Don't know anything about the Avondale except that they are supposed to be a prestige marque.
As for haggling with cash in hand deal, definitely. At least 10/15% percent off windscreen price, maybe more, plus a few accessories thrown in.
Whatever you come up with, enjoy it.
saluti,
eddied


----------



## Minerva (May 22, 2006)

Welcome Geoff

Q1 - No Experience
Q2 - Haggle away, it is a buyers market, I would suggest at least £2k on every £15k.

Good Luck 
Bill


----------



## peedee (May 10, 2005)

Haven't Avondale stopped making motorhomes after a brief foray into the market? If you ever need specific Avondale parts there maybe problems?

pedee


----------



## 103274 (Mar 5, 2007)

Many thanks to pedee, saluti and Bill. Just been out to inspect the Seascape - lovely van. But there's hardly any adjustment on driver's seat - sort of wall behind it - and I couldn't get my legs under the steering wheel! (I'm 6ft4ins).
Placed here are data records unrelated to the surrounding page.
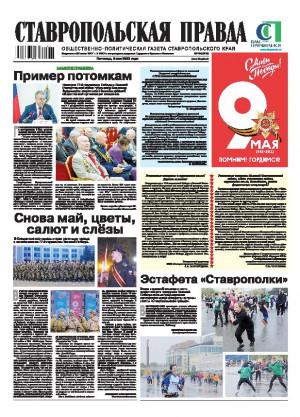 Обложка газеты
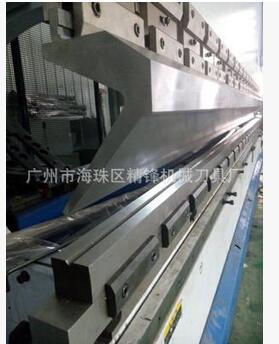 300型特大彎模具定制 大型數(shù)控折彎機(jī) 液壓拆彎機(jī)刀具加工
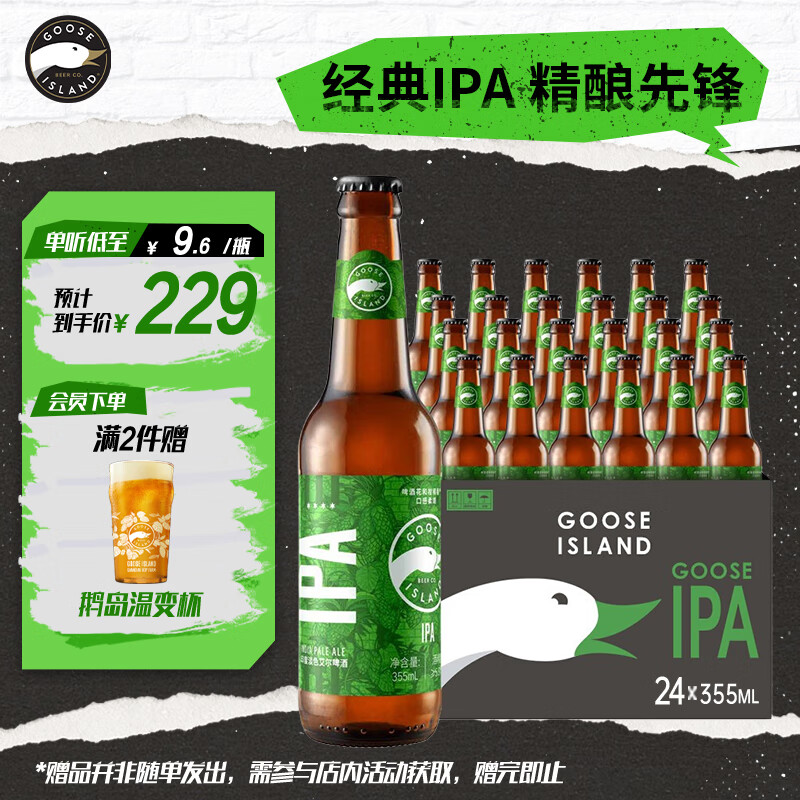 鹅岛IPA精酿啤酒印度淡色艾尔355ml*24瓶整箱装百威集团京东自营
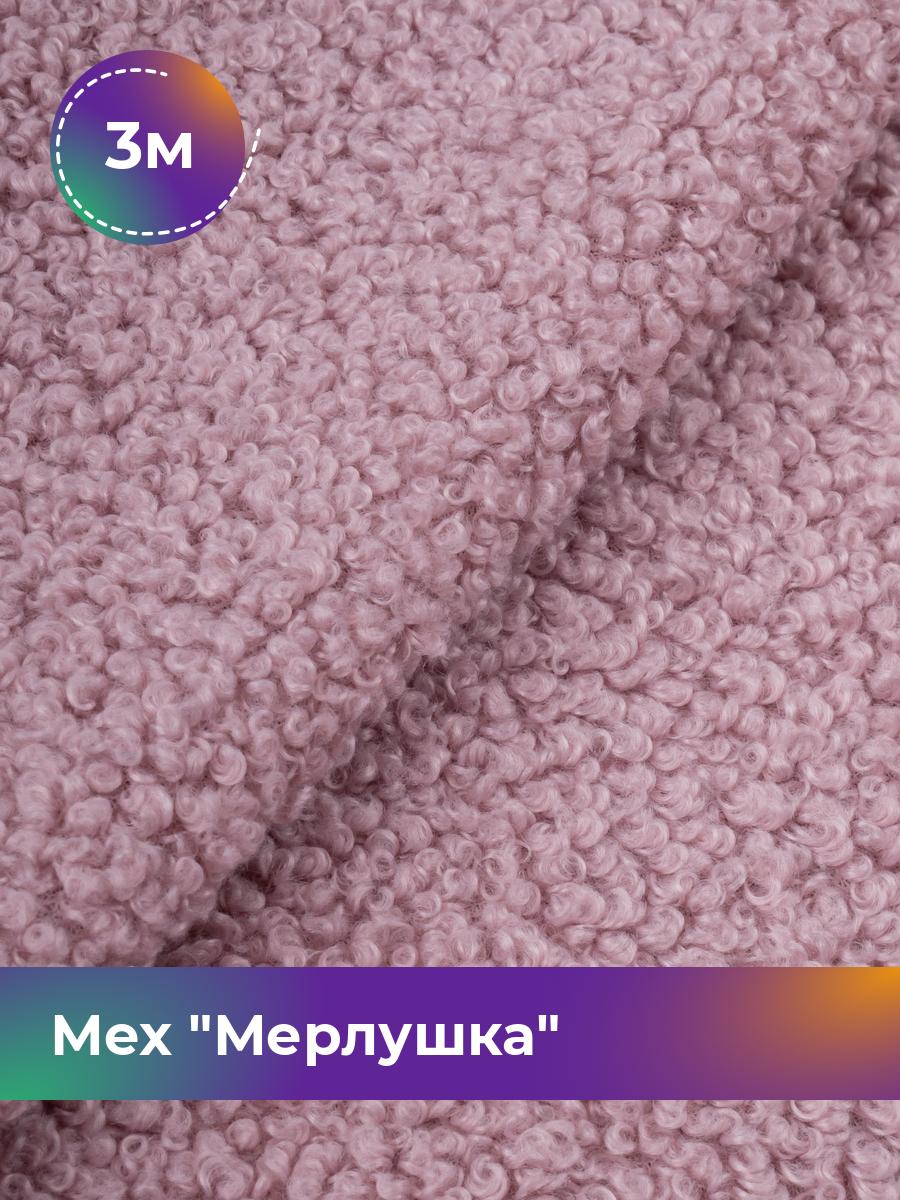 

Ткань Мех Мерлушка Shilla, отрез 3 м * 150 см, пыльно-розовый 004, 17951763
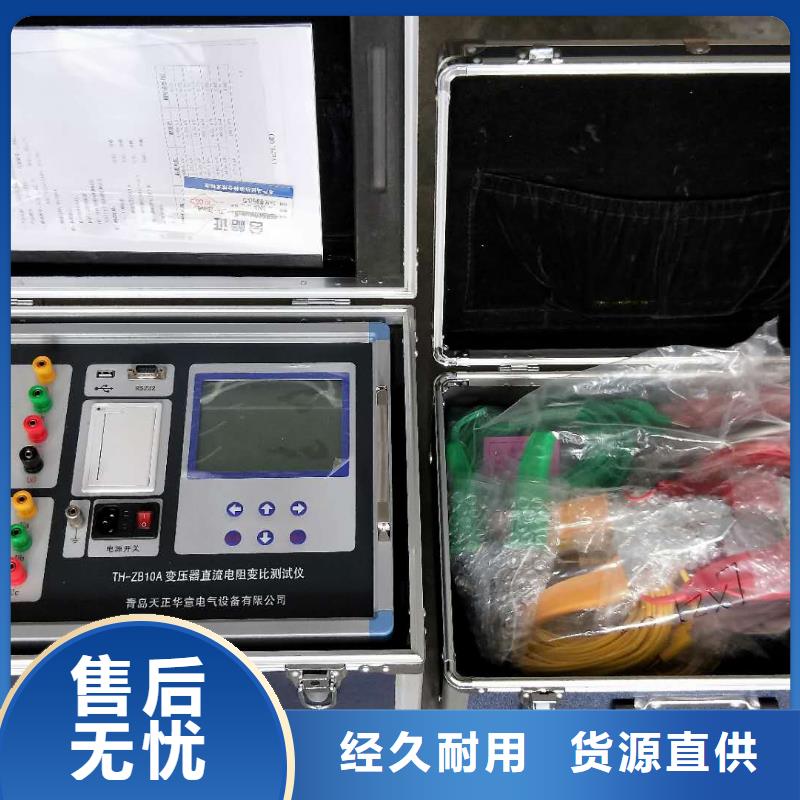 變壓器有載開(kāi)關(guān)測(cè)試儀手持直流電阻測(cè)試儀廠家直營(yíng)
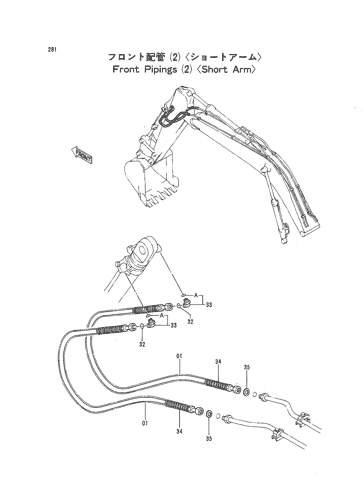 FRONT PIPINGS (2) -SHORT ARM-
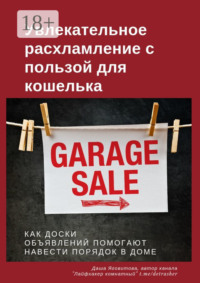 Увлекательное расхламление с пользой для кошелька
Hey Ho - have to the my legs shortened!
Thanks for haggling advice - I'll bear that in mind when I get round to seeing something we like which has both a long bed and a driving seat I can fit in.
Cheers.
Geoff


----------



## moblee (Dec 31, 2006)

*hymer*

As the other members have said always haggle,I always have sucessfully.(If you don't ask you don't get).Good luck,Good searching and Welcome.


----------



## geraldandannie (Jun 4, 2006)

Hi, Geoff

Welcome to MHF (as we call it, 'cos we're too lazy to type MotorhomeFacts).

The Avondale Seascape is not a van I've come across beffore - I found some information >> here << and >> here <<. It looks a nice van, but I would personally stick to one of the more popular makes.

Good luck with the search!

Gerald


----------



## Grizzly (May 9, 2005)

Gloucestergeoff said:


> 2. I'm used to haggling when buying a car, but how successful is it when buying second hand at a medium size motorhome dealer? What sort of percentage should you expect to get knocked off for no part exchange/cash deal?
> Many thanks.


Welcome Gloucestergeoff. Not very long ago we exchanged our van and I put this thread up on the forum. We found the information very useful so hope you might too. This has been the first deal when we've felt that honour was satisfied on both sides of the deal.

http://www.motorhomefacts.com/ftopict-24092-haggling.html

An excellent decision to change from caravan to MH if I might say so !

G

PS One thing it is worth dropping into the conversation is the fact that you intend to have the van serviced by the dealer you are buying from. I think they must make a lot of money on this as it does seem to be important in striking a good deal.


----------